[GNC] BotanyBayGardens nonprofit example, and why GnuCash does not suffice

Adrien Monteleone adrien.monteleone at lusfiber.net
Mon Jul 27 15:50:25 EDT 2020


Will,

That's a basic tenet of access control. (part of accounting itself, and 
is in my text book too.)

The the person with access to funds (of any kind) should not be the 
person who accounts for those funds. (but should of course provide all 
the required documentation for what they do with them) Some 
organizations give access to cash to one person, and access to the 
checking account to another.

This can also help get more people involved and 'take interest' and 
develop a sense of ownership (and trust) in any organization. And it 
spreads the workload not just of the mundane tasks, but of holding each 
other accountable.

In my previous life in restaurant work, we had administrative assistants 
(trustworthy, long time employees who could do math) that handled the 
recording of daily deposits, made change orders, recorded sales 
receipts, etc. The managers had access to the cash.

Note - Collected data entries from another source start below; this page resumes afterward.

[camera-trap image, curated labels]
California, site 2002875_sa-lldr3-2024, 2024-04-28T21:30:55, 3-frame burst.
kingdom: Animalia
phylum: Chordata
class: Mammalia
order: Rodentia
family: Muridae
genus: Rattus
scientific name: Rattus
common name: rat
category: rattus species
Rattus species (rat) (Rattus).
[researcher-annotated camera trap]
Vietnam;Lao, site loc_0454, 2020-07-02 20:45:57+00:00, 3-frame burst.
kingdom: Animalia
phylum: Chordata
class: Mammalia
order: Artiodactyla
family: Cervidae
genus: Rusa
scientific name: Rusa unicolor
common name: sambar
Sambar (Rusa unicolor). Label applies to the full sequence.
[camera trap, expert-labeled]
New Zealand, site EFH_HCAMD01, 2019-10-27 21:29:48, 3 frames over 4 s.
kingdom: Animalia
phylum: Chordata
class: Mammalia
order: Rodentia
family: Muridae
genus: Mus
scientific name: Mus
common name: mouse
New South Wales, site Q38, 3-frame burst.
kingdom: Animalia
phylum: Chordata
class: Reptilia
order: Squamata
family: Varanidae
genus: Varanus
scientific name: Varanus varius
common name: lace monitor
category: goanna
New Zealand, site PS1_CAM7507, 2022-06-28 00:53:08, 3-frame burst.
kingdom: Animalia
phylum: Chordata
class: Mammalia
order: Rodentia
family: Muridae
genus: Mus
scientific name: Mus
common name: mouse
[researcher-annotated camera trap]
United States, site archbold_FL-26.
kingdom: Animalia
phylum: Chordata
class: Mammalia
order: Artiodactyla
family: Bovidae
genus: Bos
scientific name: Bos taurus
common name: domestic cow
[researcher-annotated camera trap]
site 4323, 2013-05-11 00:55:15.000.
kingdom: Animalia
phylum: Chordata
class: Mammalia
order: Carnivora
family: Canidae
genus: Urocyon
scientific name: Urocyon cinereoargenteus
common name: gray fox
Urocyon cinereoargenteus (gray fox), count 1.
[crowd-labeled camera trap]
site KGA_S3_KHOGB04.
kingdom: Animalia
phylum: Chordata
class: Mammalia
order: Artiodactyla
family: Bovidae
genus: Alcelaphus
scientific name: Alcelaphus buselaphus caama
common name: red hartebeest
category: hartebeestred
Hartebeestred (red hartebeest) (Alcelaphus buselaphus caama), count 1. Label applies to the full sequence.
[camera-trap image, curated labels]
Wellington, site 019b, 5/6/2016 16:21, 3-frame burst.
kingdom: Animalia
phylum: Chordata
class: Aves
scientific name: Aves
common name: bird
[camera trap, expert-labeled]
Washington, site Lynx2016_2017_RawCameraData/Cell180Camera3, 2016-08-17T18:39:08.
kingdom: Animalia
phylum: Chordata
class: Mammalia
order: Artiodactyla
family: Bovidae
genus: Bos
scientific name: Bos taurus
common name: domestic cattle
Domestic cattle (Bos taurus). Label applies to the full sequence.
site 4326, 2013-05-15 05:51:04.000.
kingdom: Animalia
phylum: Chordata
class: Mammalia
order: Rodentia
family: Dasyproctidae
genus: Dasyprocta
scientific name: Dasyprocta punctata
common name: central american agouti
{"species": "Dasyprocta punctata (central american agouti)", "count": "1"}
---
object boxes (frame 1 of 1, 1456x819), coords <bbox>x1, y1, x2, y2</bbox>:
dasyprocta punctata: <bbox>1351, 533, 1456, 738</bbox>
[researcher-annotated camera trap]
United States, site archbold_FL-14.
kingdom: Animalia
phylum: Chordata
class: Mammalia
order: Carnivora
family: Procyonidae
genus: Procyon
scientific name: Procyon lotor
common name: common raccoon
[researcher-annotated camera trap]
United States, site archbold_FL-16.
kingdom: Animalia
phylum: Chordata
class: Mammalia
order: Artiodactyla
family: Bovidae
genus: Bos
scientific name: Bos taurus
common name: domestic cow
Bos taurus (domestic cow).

The admins turned 
over their documentation to the outside accounting firm.


Regards,
Adrien

On 7/25/20 3:04 PM, will at theprescotts.com wrote:
> Your suggestion about a second person to handle the cash is a good idea. One of my longstanding complaints has been that no one ever looks at any of the finances except me. We are a group of about 300 members with maybe 20 that take an active role in the organization. There is too much to do and no one wants to spend energy on something that isn't broken.